A botany College & A Seed Preservation Museum that Lasts in an Apocalypse World
My final year project, Botany College and Seed Preservation Museum, unfolds in a world reshaped by collapse—where architecture becomes a quiet act of care, repair, and resistance. It is a place where knowledge is buried like seeds, waiting to bloom again. The building rises from remnants: fragments of a forgotten gas holder, weathered shipping containers, walls of compacted earth. It is not a monument, but a living system—designed to adapt, decay, and regenerate with time.

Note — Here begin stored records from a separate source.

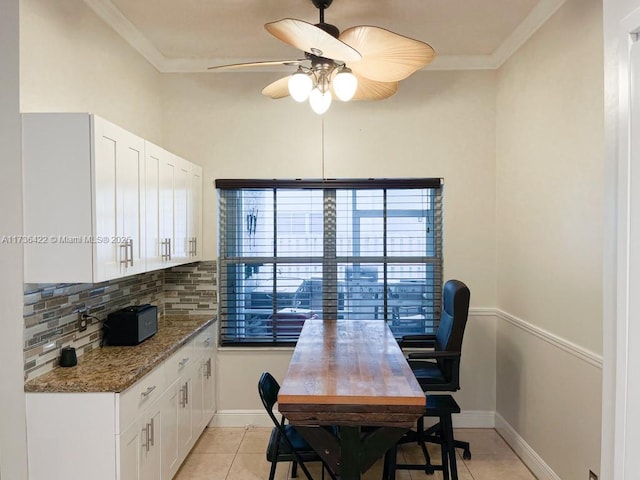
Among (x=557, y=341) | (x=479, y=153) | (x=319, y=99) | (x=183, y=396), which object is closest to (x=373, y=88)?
(x=319, y=99)

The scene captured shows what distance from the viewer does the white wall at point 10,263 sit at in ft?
6.47

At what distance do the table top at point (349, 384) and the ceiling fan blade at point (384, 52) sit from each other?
61.3 inches

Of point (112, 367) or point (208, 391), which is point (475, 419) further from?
point (112, 367)

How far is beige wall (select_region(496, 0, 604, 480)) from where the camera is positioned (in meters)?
2.26

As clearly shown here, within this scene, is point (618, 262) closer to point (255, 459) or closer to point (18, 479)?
point (18, 479)

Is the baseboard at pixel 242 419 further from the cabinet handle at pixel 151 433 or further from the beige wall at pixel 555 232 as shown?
the beige wall at pixel 555 232

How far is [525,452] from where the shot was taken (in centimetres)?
301

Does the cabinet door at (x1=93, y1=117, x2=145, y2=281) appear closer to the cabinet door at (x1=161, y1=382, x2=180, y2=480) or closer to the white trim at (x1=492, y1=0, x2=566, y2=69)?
the cabinet door at (x1=161, y1=382, x2=180, y2=480)

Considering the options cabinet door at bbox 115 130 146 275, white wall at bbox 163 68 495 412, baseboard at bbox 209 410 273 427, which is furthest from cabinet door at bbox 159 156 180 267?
baseboard at bbox 209 410 273 427

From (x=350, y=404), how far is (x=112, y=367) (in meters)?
1.24

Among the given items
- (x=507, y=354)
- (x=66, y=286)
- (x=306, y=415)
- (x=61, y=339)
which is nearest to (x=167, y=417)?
(x=61, y=339)

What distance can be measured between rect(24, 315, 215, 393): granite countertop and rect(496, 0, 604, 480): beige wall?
7.54 ft

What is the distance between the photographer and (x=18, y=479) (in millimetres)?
1981

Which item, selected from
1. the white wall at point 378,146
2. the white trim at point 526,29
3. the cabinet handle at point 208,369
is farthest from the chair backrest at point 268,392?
the white trim at point 526,29
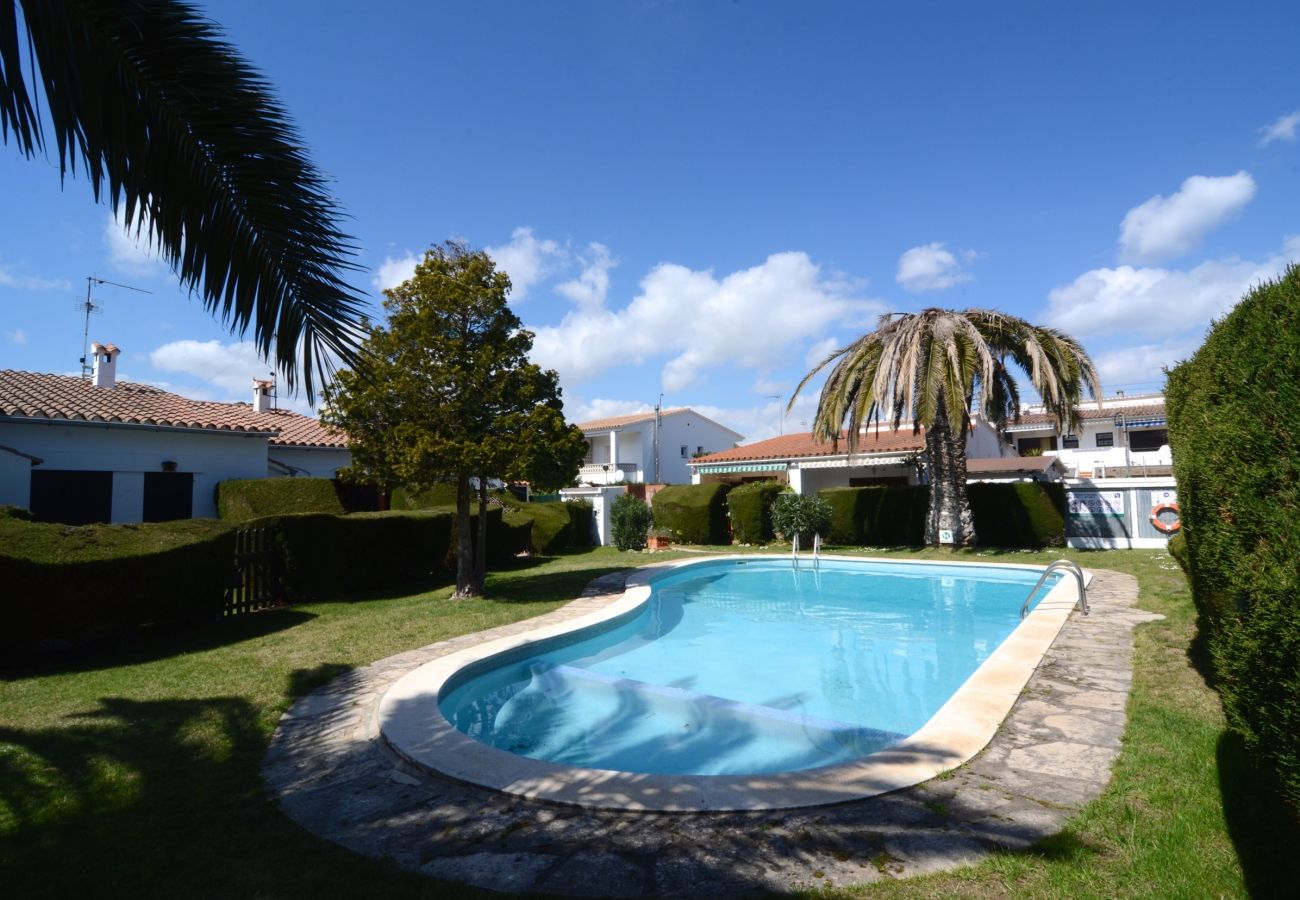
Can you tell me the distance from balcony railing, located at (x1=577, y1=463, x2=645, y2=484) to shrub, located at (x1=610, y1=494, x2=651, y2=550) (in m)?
24.2

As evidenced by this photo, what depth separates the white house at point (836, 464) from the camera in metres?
32.5

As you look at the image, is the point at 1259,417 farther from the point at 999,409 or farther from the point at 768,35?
the point at 999,409

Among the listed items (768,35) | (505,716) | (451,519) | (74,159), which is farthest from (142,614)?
(768,35)

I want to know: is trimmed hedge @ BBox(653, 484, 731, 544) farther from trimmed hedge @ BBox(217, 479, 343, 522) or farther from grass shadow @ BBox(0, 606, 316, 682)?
grass shadow @ BBox(0, 606, 316, 682)

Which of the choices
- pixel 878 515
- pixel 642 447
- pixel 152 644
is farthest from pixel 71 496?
pixel 642 447

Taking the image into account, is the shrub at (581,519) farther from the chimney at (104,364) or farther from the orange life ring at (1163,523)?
the orange life ring at (1163,523)

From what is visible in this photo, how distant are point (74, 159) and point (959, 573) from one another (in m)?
22.7

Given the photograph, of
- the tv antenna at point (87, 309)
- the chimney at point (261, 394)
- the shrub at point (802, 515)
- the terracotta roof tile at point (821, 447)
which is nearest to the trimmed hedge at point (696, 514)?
the shrub at point (802, 515)

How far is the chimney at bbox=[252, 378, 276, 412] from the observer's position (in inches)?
1236

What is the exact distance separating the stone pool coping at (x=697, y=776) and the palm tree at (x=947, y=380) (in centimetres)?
1566

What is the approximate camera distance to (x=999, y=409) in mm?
25453

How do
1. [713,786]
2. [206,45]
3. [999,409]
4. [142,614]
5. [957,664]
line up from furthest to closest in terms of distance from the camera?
[999,409]
[957,664]
[142,614]
[713,786]
[206,45]

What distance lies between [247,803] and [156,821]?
2.04 feet

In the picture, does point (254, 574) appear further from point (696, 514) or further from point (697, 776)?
point (696, 514)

Technically, the project is grounded in sustainable and circular design principles. Reclaimed steel, rammed earth panels, timber, and reused containers were carefully chosen for their low embodied carbon, decomposability, and capacity for disassembly. The structural strategy combines prefabricated and site-adapted elements to reduce waste and allow for long-term flexibility.
Material lifecycle mapping, climate projections, and biodiversity planning support a holistic environmental response. Native and migratory species are accommodated through integrated planting strategies, contributing to ecological richness and habitat resilience.
Throughout my architectural education, I’ve developed an interest in how design can operate between reality and imagination—responding to urgent conditions while proposing alternative futures. My previous work has explored issues of material legacy, cultural continuity, and adaptive reuse in post-industrial contexts.
These investigations have shaped a practice that is both technically informed and deeply values-driven. I believe architecture must challenge linear thinking and instead embrace cycles of reuse, decay, and renewal.
Looking ahead, I am committed to pursuing work that bridges climate adaptation and narrative-driven design—projects that experiment with how we might live otherwise, and that position architecture not as a fixed solution, but as an evolving part of larger ecological systems.